■ Assigned task
Would you transcribe each of the entries exactly, with nothing added or dropped?
_____
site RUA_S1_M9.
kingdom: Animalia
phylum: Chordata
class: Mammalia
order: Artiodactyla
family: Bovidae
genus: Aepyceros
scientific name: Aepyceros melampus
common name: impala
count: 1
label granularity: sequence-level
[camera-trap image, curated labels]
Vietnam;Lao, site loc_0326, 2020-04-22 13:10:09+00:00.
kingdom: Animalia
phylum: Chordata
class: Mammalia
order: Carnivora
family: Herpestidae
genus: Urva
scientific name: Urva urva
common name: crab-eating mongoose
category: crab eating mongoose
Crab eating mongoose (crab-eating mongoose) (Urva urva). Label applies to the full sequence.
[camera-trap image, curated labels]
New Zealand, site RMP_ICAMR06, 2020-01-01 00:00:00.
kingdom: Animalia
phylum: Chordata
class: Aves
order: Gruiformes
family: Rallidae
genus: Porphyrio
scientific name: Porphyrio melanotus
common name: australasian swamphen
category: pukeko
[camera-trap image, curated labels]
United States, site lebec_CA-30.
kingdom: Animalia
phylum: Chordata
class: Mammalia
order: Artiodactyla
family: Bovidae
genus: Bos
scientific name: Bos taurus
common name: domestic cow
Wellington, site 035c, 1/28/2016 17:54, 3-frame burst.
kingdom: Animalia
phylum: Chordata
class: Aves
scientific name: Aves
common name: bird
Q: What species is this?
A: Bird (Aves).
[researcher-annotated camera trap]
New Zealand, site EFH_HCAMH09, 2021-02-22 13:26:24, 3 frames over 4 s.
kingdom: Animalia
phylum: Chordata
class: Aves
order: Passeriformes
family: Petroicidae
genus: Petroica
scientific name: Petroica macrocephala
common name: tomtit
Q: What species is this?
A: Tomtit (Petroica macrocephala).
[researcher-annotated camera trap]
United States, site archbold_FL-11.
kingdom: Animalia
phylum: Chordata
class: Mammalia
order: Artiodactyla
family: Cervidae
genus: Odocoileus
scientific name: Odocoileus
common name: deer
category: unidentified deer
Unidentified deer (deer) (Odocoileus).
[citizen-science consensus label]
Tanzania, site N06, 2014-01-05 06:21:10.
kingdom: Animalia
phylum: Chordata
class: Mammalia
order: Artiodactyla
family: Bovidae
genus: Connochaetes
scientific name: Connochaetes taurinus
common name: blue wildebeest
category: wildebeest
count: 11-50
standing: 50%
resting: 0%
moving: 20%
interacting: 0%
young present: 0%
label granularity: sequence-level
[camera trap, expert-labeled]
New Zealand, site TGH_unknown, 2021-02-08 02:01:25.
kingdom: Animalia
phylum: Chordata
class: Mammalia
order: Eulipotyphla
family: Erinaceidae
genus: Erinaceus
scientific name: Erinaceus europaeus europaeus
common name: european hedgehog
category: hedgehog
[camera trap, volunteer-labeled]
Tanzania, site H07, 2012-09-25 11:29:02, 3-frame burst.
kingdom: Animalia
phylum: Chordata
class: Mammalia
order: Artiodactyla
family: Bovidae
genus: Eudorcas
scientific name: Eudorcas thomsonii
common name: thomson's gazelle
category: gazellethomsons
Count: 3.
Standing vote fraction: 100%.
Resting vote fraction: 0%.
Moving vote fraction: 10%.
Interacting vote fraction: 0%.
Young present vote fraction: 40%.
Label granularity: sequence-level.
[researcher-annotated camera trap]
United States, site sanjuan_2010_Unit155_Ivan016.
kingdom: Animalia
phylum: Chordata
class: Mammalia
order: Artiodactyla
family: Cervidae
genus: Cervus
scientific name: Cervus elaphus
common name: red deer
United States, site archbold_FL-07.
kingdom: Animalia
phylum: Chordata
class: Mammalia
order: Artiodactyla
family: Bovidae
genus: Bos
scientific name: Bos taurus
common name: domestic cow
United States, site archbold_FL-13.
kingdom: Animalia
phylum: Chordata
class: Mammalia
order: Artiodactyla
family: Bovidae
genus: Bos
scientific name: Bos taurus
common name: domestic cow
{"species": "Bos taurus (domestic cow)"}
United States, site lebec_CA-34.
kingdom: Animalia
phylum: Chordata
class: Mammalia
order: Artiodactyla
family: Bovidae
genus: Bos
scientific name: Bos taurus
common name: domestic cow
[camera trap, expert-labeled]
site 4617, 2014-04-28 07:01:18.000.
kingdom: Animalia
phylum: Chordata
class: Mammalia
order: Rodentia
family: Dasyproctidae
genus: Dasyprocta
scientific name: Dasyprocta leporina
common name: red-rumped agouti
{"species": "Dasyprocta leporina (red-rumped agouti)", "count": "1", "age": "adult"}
_____
■ Solution
site RUA_S1_M9.
kingdom: Animalia
phylum: Chordata
class: Mammalia
order: Artiodactyla
family: Bovidae
genus: Aepyceros
scientific name: Aepyceros melampus
common name: impala
count: 1
label granularity: sequence-level
[camera-trap image, curated labels]
Vietnam;Lao, site loc_0326, 2020-04-22 13:10:09+00:00.
kingdom: Animalia
phylum: Chordata
class: Mammalia
order: Carnivora
family: Herpestidae
genus: Urva
scientific name: Urva urva
common name: crab-eating mongoose
category: crab eating mongoose
Crab eating mongoose (crab-eating mongoose) (Urva urva). Label applies to the full sequence.
[camera-trap image, curated labels]
New Zealand, site RMP_ICAMR06, 2020-01-01 00:00:00.
kingdom: Animalia
phylum: Chordata
class: Aves
order: Gruiformes
family: Rallidae
genus: Porphyrio
scientific name: Porphyrio melanotus
common name: australasian swamphen
category: pukeko
[camera-trap image, curated labels]
United States, site lebec_CA-30.
kingdom: Animalia
phylum: Chordata
class: Mammalia
order: Artiodactyla
family: Bovidae
genus: Bos
scientific name: Bos taurus
common name: domestic cow
Wellington, site 035c, 1/28/2016 17:54, 3-frame burst.
kingdom: Animalia
phylum: Chordata
class: Aves
scientific name: Aves
common name: bird
Q: What species is this?
A: Bird (Aves).
[researcher-annotated camera trap]
New Zealand, site EFH_HCAMH09, 2021-02-22 13:26:24, 3 frames over 4 s.
kingdom: Animalia
phylum: Chordata
class: Aves
order: Passeriformes
family: Petroicidae
genus: Petroica
scientific name: Petroica macrocephala
common name: tomtit
Q: What species is this?
A: Tomtit (Petroica macrocephala).
[researcher-annotated camera trap]
United States, site archbold_FL-11.
kingdom: Animalia
phylum: Chordata
class: Mammalia
order: Artiodactyla
family: Cervidae
genus: Odocoileus
scientific name: Odocoileus
common name: deer
category: unidentified deer
Unidentified deer (deer) (Odocoileus).
[citizen-science consensus label]
Tanzania, site N06, 2014-01-05 06:21:10.
kingdom: Animalia
phylum: Chordata
class: Mammalia
order: Artiodactyla
family: Bovidae
genus: Connochaetes
scientific name: Connochaetes taurinus
common name: blue wildebeest
category: wildebeest
count: 11-50
standing: 50%
resting: 0%
moving: 20%
interacting: 0%
young present: 0%
label granularity: sequence-level
[camera trap, expert-labeled]
New Zealand, site TGH_unknown, 2021-02-08 02:01:25.
kingdom: Animalia
phylum: Chordata
class: Mammalia
order: Eulipotyphla
family: Erinaceidae
genus: Erinaceus
scientific name: Erinaceus europaeus europaeus
common name: european hedgehog
category: hedgehog
[camera trap, volunteer-labeled]
Tanzania, site H07, 2012-09-25 11:29:02, 3-frame burst.
kingdom: Animalia
phylum: Chordata
class: Mammalia
order: Artiodactyla
family: Bovidae
genus: Eudorcas
scientific name: Eudorcas thomsonii
common name: thomson's gazelle
category: gazellethomsons
Count: 3.
Standing vote fraction: 100%.
Resting vote fraction: 0%.
Moving vote fraction: 10%.
Interacting vote fraction: 0%.
Young present vote fraction: 40%.
Label granularity: sequence-level.
[researcher-annotated camera trap]
United States, site sanjuan_2010_Unit155_Ivan016.
kingdom: Animalia
phylum: Chordata
class: Mammalia
order: Artiodactyla
family: Cervidae
genus: Cervus
scientific name: Cervus elaphus
common name: red deer
United States, site archbold_FL-07.
kingdom: Animalia
phylum: Chordata
class: Mammalia
order: Artiodactyla
family: Bovidae
genus: Bos
scientific name: Bos taurus
common name: domestic cow
United States, site archbold_FL-13.
kingdom: Animalia
phylum: Chordata
class: Mammalia
order: Artiodactyla
family: Bovidae
genus: Bos
scientific name: Bos taurus
common name: domestic cow
{"species": "Bos taurus (domestic cow)"}
United States, site lebec_CA-34.
kingdom: Animalia
phylum: Chordata
class: Mammalia
order: Artiodactyla
family: Bovidae
genus: Bos
scientific name: Bos taurus
common name: domestic cow
[camera trap, expert-labeled]
site 4617, 2014-04-28 07:01:18.000.
kingdom: Animalia
phylum: Chordata
class: Mammalia
order: Rodentia
family: Dasyproctidae
genus: Dasyprocta
scientific name: Dasyprocta leporina
common name: red-rumped agouti
{"species": "Dasyprocta leporina (red-rumped agouti)", "count": "1", "age": "adult"}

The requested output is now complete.